In de eerste helft van de cd klinkt deze uitgave van ECM heel
overdacht en lijkt elke compositie helemaal doorgesproken. Het
begint met een pracht van een eerste nummer, gevolgd door een
afwisseling van werveling en evenwicht. ‘What We Talk About When We
Talk About Love’ straalt een bijzondere schoonheid uit, die uitgaat
van een sobere, melodische aanpak die uitnodigend toegankelijk is.
De pianist en de drummer kiezen voor duidelijke lijnen, herhaling en
trage ontwikkeling. De trombonist toont zich een rustige verteller
die gehoor weet af te dwingen.
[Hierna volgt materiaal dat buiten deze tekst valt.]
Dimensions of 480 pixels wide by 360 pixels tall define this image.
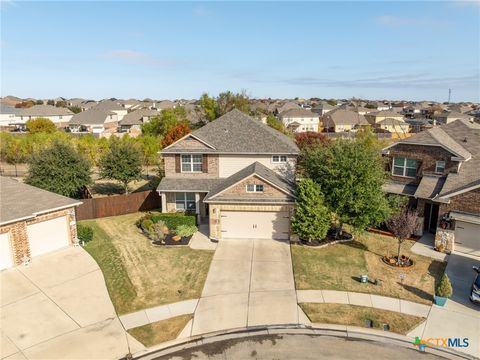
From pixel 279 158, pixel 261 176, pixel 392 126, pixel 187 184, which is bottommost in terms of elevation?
pixel 187 184

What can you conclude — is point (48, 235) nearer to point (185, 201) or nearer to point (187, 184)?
point (185, 201)

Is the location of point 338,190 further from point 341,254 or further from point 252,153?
point 252,153

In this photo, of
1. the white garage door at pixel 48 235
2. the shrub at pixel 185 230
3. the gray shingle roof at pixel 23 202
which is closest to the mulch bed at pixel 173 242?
the shrub at pixel 185 230

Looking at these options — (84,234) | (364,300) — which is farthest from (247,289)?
(84,234)

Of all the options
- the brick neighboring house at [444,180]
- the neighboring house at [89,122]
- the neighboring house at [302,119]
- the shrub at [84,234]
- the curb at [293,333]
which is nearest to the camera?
the curb at [293,333]

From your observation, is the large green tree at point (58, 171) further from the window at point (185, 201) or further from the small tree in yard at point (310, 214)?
the small tree in yard at point (310, 214)

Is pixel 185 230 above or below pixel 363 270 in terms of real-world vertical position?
above

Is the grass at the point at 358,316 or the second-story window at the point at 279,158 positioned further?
the second-story window at the point at 279,158

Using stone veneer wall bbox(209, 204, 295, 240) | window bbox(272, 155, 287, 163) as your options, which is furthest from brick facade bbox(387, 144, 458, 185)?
stone veneer wall bbox(209, 204, 295, 240)
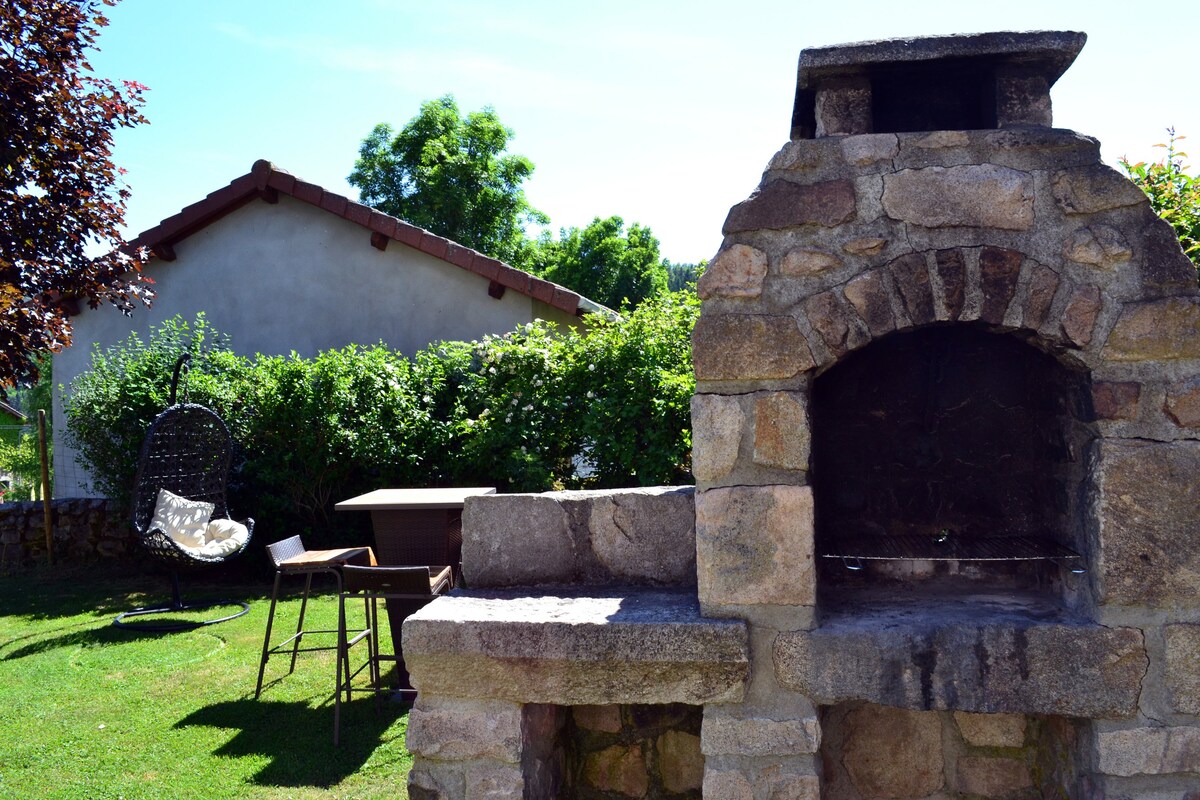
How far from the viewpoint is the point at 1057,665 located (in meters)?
2.95

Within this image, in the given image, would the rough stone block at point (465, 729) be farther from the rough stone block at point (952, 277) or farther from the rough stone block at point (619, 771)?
the rough stone block at point (952, 277)

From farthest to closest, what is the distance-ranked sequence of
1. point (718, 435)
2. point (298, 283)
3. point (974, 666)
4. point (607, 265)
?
point (607, 265)
point (298, 283)
point (718, 435)
point (974, 666)

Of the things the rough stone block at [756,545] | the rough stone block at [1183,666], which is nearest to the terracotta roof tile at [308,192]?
the rough stone block at [756,545]

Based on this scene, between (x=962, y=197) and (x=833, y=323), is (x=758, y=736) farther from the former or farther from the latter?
(x=962, y=197)

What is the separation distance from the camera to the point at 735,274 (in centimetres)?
311

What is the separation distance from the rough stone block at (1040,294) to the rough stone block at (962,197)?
0.52ft

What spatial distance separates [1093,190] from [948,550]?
1362mm

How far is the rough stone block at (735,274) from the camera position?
122 inches

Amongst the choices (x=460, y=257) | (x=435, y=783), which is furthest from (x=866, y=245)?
(x=460, y=257)

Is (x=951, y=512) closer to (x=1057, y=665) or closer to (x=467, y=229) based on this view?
(x=1057, y=665)

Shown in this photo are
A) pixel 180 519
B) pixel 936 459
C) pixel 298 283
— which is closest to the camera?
pixel 936 459

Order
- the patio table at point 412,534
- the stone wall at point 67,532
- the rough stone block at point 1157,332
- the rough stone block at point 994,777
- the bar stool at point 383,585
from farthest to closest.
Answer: the stone wall at point 67,532
the patio table at point 412,534
the bar stool at point 383,585
the rough stone block at point 994,777
the rough stone block at point 1157,332

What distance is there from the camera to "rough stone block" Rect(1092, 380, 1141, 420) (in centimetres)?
291

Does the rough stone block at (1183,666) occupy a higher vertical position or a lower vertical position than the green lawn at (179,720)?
higher
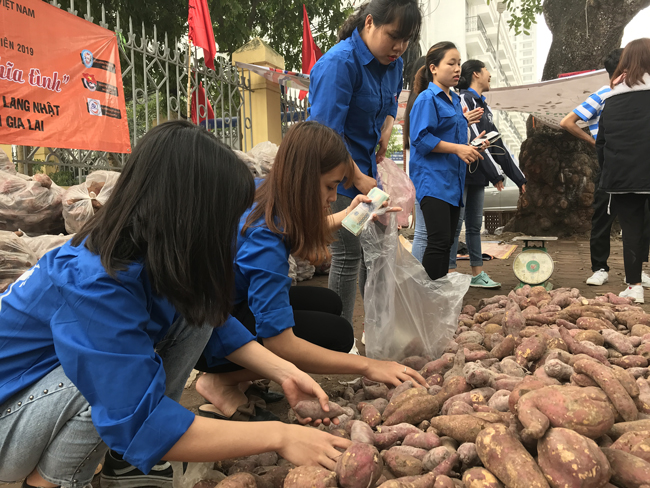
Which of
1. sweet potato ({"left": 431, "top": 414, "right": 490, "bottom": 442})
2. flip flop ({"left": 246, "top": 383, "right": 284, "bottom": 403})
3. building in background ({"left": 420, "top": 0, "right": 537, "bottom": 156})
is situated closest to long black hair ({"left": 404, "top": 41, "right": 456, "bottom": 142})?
flip flop ({"left": 246, "top": 383, "right": 284, "bottom": 403})

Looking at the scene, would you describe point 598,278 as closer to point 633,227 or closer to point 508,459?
point 633,227

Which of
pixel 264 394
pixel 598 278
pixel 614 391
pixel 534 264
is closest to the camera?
pixel 614 391

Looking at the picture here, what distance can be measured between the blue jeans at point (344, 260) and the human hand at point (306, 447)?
46.4 inches

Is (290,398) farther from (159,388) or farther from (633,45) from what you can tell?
(633,45)

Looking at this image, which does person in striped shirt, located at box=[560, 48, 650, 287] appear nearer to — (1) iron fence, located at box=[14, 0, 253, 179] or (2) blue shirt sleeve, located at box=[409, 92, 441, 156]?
(2) blue shirt sleeve, located at box=[409, 92, 441, 156]

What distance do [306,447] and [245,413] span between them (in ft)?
2.29

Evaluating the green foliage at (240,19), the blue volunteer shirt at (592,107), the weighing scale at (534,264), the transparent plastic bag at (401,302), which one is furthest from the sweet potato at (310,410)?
the green foliage at (240,19)

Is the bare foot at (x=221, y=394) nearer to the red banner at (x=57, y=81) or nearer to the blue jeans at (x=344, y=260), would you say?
the blue jeans at (x=344, y=260)

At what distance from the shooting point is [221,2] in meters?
7.04

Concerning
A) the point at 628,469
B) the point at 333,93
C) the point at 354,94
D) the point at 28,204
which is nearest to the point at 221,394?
the point at 628,469

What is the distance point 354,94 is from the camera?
Answer: 240 centimetres

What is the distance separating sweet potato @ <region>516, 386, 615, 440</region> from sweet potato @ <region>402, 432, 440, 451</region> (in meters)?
0.27

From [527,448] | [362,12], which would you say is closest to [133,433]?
[527,448]

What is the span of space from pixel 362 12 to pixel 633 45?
2.08 meters
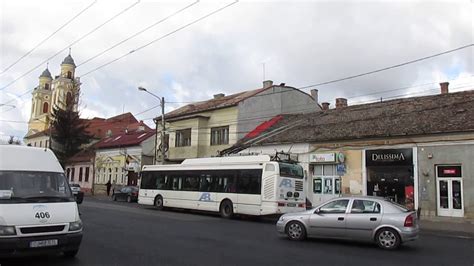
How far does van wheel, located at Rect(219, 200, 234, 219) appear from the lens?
76.1 feet

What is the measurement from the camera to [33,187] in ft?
28.7

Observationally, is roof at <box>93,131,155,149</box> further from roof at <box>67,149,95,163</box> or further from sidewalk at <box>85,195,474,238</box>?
sidewalk at <box>85,195,474,238</box>

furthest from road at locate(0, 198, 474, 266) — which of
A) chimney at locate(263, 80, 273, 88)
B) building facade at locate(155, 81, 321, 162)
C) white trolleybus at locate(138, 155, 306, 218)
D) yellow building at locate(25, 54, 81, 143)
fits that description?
yellow building at locate(25, 54, 81, 143)

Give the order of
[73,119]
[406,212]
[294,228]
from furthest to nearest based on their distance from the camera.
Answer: [73,119] < [294,228] < [406,212]

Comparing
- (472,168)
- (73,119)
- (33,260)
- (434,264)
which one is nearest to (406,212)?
(434,264)

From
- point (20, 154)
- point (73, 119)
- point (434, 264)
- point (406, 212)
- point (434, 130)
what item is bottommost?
point (434, 264)

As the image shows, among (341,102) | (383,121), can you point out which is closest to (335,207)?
(383,121)

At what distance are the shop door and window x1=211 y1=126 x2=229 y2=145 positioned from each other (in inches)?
724

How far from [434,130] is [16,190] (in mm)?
20767

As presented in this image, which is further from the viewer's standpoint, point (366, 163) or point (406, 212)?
point (366, 163)

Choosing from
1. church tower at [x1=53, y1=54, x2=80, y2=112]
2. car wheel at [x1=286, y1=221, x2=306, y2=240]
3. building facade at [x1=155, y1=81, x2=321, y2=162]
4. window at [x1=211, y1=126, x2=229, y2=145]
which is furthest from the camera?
church tower at [x1=53, y1=54, x2=80, y2=112]

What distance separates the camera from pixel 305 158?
2938 cm

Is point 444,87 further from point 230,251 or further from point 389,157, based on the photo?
point 230,251

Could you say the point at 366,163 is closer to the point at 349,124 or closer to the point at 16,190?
the point at 349,124
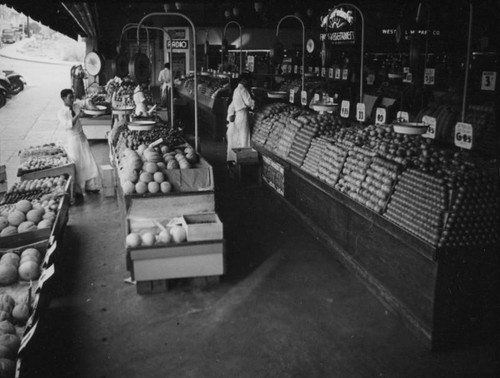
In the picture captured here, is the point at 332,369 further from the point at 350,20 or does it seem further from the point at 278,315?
the point at 350,20

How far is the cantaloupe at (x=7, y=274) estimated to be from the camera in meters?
4.68

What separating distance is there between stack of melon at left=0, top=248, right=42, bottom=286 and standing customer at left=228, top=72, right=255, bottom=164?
6093 millimetres

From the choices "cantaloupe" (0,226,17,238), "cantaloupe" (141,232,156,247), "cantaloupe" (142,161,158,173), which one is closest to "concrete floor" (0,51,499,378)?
"cantaloupe" (141,232,156,247)

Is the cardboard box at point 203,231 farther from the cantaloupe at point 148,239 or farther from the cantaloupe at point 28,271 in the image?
the cantaloupe at point 28,271

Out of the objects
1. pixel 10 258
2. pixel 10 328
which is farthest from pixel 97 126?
pixel 10 328

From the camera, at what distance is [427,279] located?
14.0ft

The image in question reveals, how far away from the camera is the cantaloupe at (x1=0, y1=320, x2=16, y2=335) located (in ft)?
11.9

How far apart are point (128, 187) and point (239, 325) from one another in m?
2.13

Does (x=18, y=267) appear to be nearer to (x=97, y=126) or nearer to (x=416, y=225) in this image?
(x=416, y=225)

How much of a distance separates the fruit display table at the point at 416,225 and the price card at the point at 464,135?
156mm

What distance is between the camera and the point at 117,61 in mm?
8594

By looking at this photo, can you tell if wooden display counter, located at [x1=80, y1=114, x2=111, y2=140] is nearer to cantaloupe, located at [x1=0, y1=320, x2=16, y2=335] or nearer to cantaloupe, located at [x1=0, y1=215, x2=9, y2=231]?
cantaloupe, located at [x1=0, y1=215, x2=9, y2=231]

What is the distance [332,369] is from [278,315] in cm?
96

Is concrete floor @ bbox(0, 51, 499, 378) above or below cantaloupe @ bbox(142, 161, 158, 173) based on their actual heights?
below
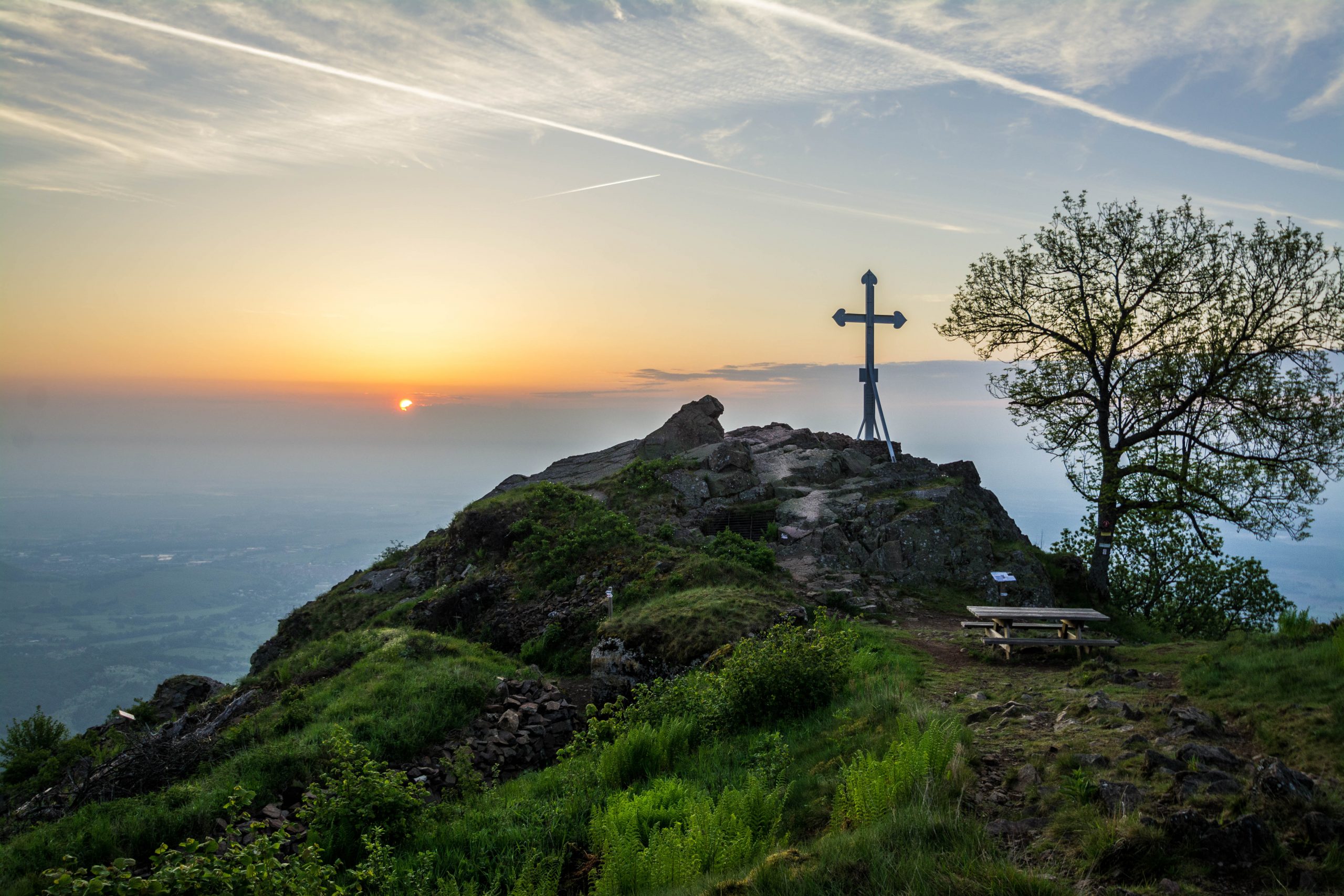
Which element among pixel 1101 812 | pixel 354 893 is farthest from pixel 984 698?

In nummer 2, ‘Just Tell Me Who It
Was’, duikt voor het eerst de klarinet op die steeds opgewondener
lijkt te spreken en voor het eerst op deze cd pakt een dosis drama
als een zware wolk samen. Het blijft bij een gebald, perfect
afgerond stukje van 3’39”. De opwinding stijgt opnieuw op ‘Jeronimo’
en intussen valt trombonist Gianluca Petrella op met een
expressieve, soms genepen blaasstijl. Hier en daar zal hij er op
deze cd bijna dierlijke schreeuwen mee uitbrengen, terwijl hij
elders de zuiverste noten mooi rond blaast.
De cover van ‘Ida Lupino’ die als vierde track op de cd staat,
draagt er extra toe bij dat alles zo compleet onder controle klinkt.
Deze compositie van Carla Bley krijgt hier een pakkend mooie
uitvoering die op een zo grote hoogte staat als de solo pianoversie
van Paul Bley op ‘Open, to love’ uit 1973. Het wordt sober gebracht,
met een rust en een warmte die (wie daarvoor openstaat) diep kunnen
raken. Met ‘Per I Morti Di Reggio Emilio’ van Amodei krijgen we er
meteen de tweede compositie achteraan die niet afkomstig is van het
centrale duo Guidi/Petrella of ontstaan uit gezamenlijke
improvisatie. Hier zwelt de grandeur aan, met enige pathos.
De namen van Giovanni Guidi en Gianluca Petrella doen misschien niet
meteen een belletje rinkelen, maar voor fans van Enrico Rava kunnen
zij geen onbekenden zijn. Giovanni Guidi heeft met een trio onder
eigen naam al een paar cd’s uit bij ECM. Op deze cd maken de pianist
en de trombonist een uitbreiding van hun duo-project SoupStar en dat
doen ze met twee vermaarde muzikanten – grote namen naast het
terrein van de mainstream, de meer vrije jazz en de improvisatie.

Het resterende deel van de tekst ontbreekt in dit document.